+++ Source information +++
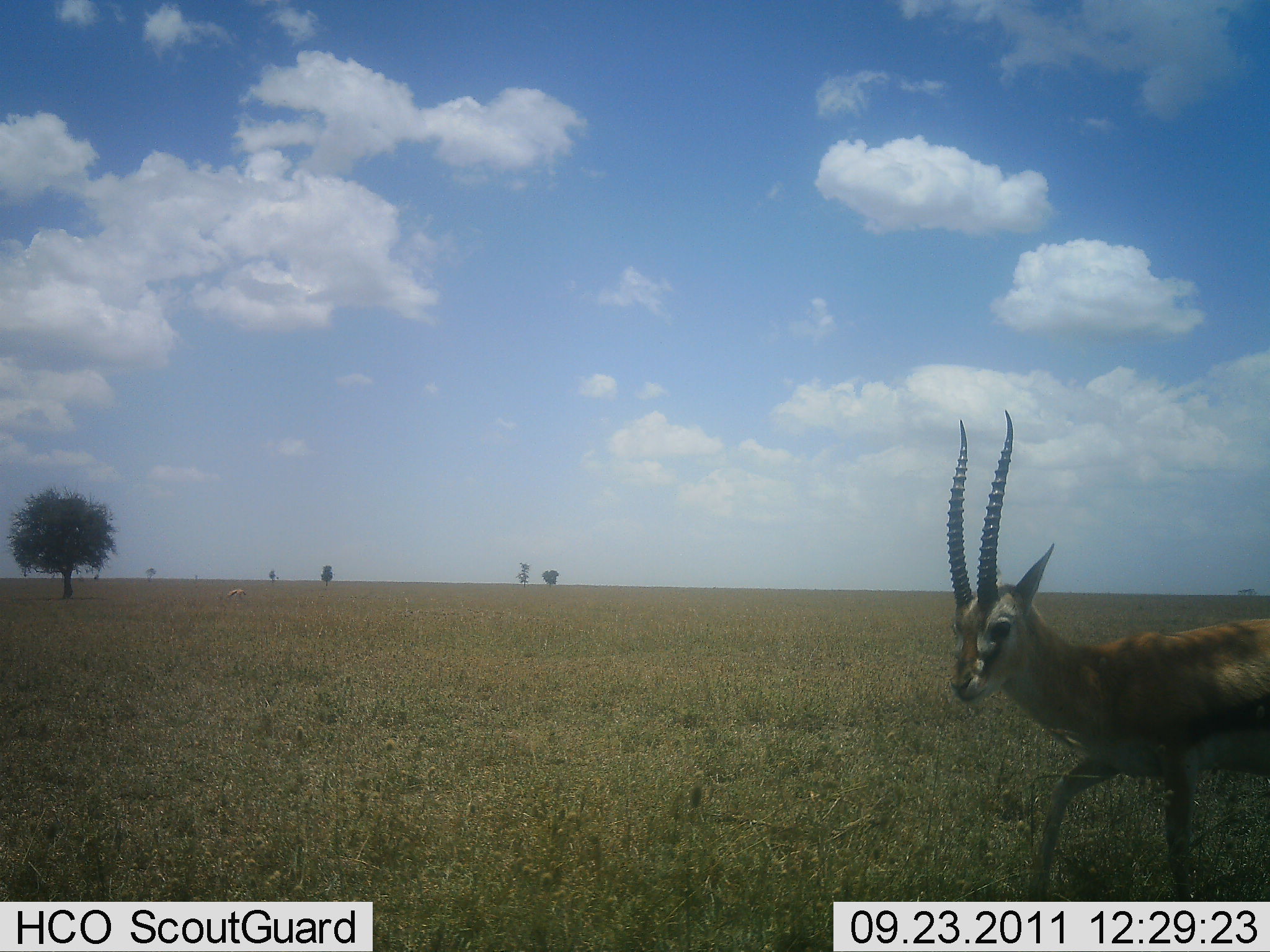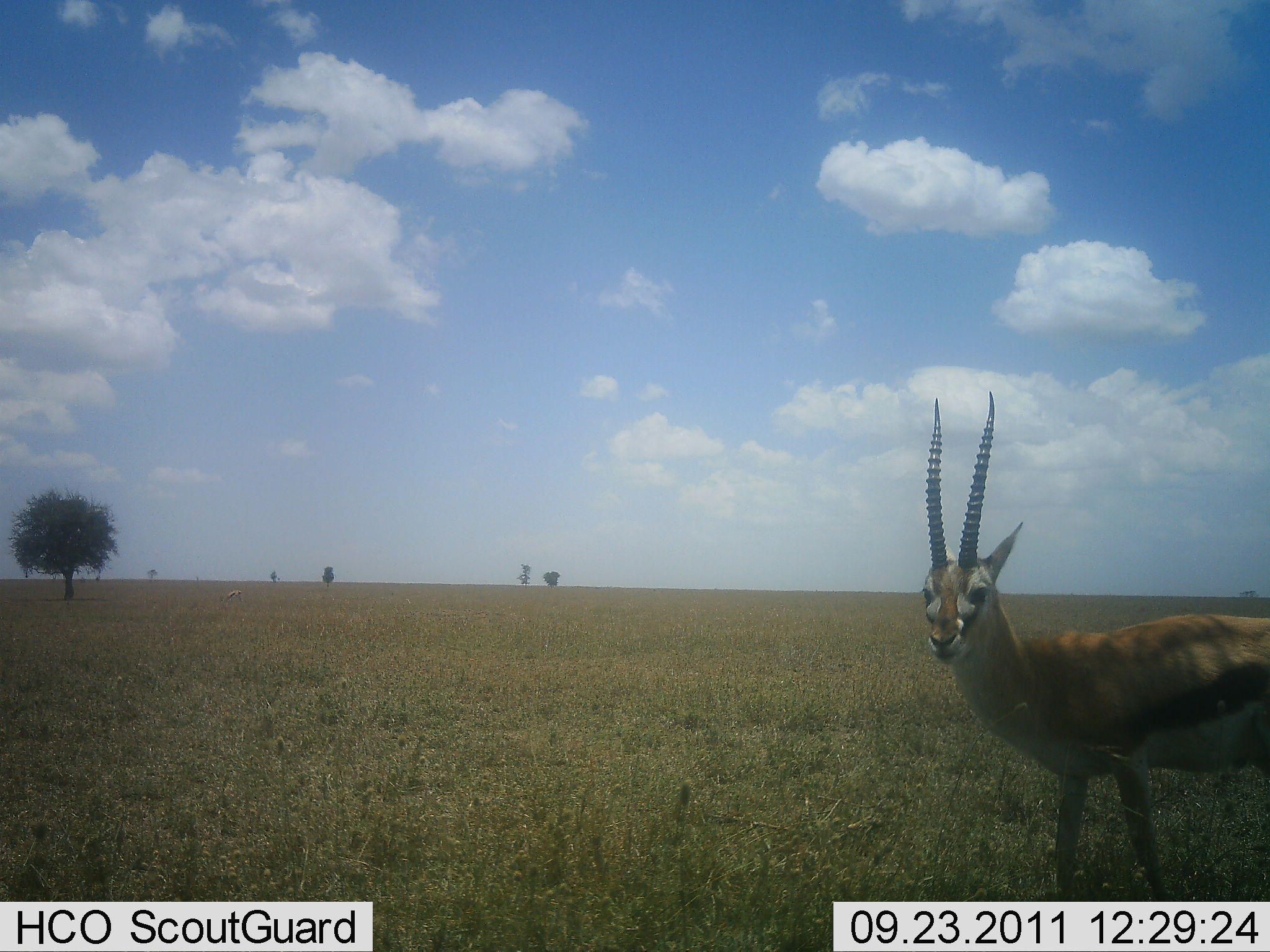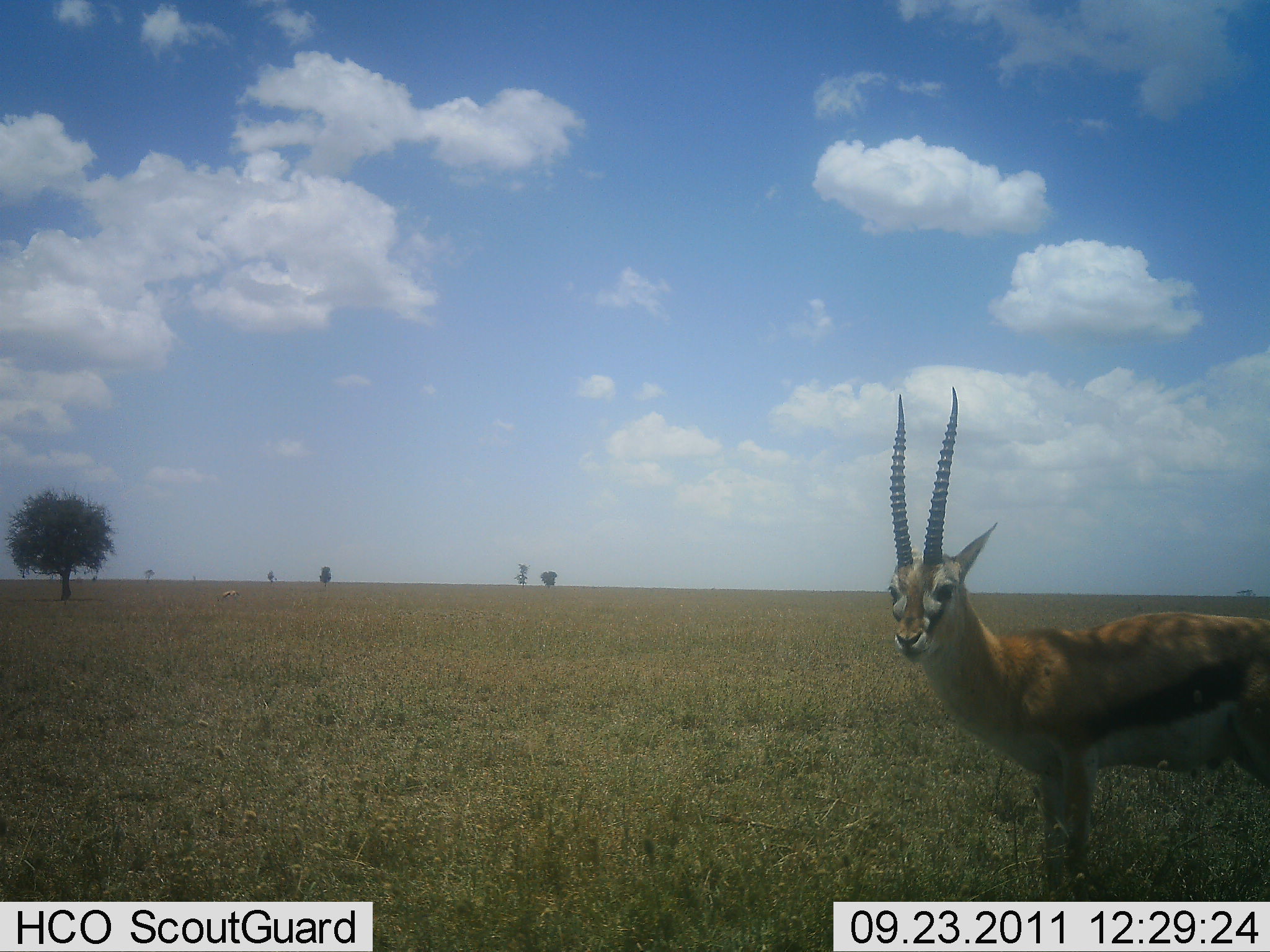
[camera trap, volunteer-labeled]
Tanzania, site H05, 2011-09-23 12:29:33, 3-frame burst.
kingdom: Animalia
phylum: Chordata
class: Mammalia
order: Artiodactyla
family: Bovidae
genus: Eudorcas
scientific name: Eudorcas thomsonii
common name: thomson's gazelle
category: gazellethomsons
Gazellethomsons (thomson's gazelle) (Eudorcas thomsonii), count 1. Behavior (volunteer vote fractions): standing 86%, resting 0%, moving 43%, interacting 7%. Young present (vote fraction): 0%. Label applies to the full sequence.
+++
Only the text of the records belongs in the answer, printed exactly and without pictures.

[camera trap, volunteer-labeled]
Tanzania, site H05, 2011-09-23 12:29:33, 3-frame burst.
kingdom: Animalia
phylum: Chordata
class: Mammalia
order: Artiodactyla
family: Bovidae
genus: Eudorcas
scientific name: Eudorcas thomsonii
common name: thomson's gazelle
category: gazellethomsons
Gazellethomsons (thomson's gazelle) (Eudorcas thomsonii), count 1. Behavior (volunteer vote fractions): standing 86%, resting 0%, moving 43%, interacting 7%. Young present (vote fraction): 0%. Label applies to the full sequence.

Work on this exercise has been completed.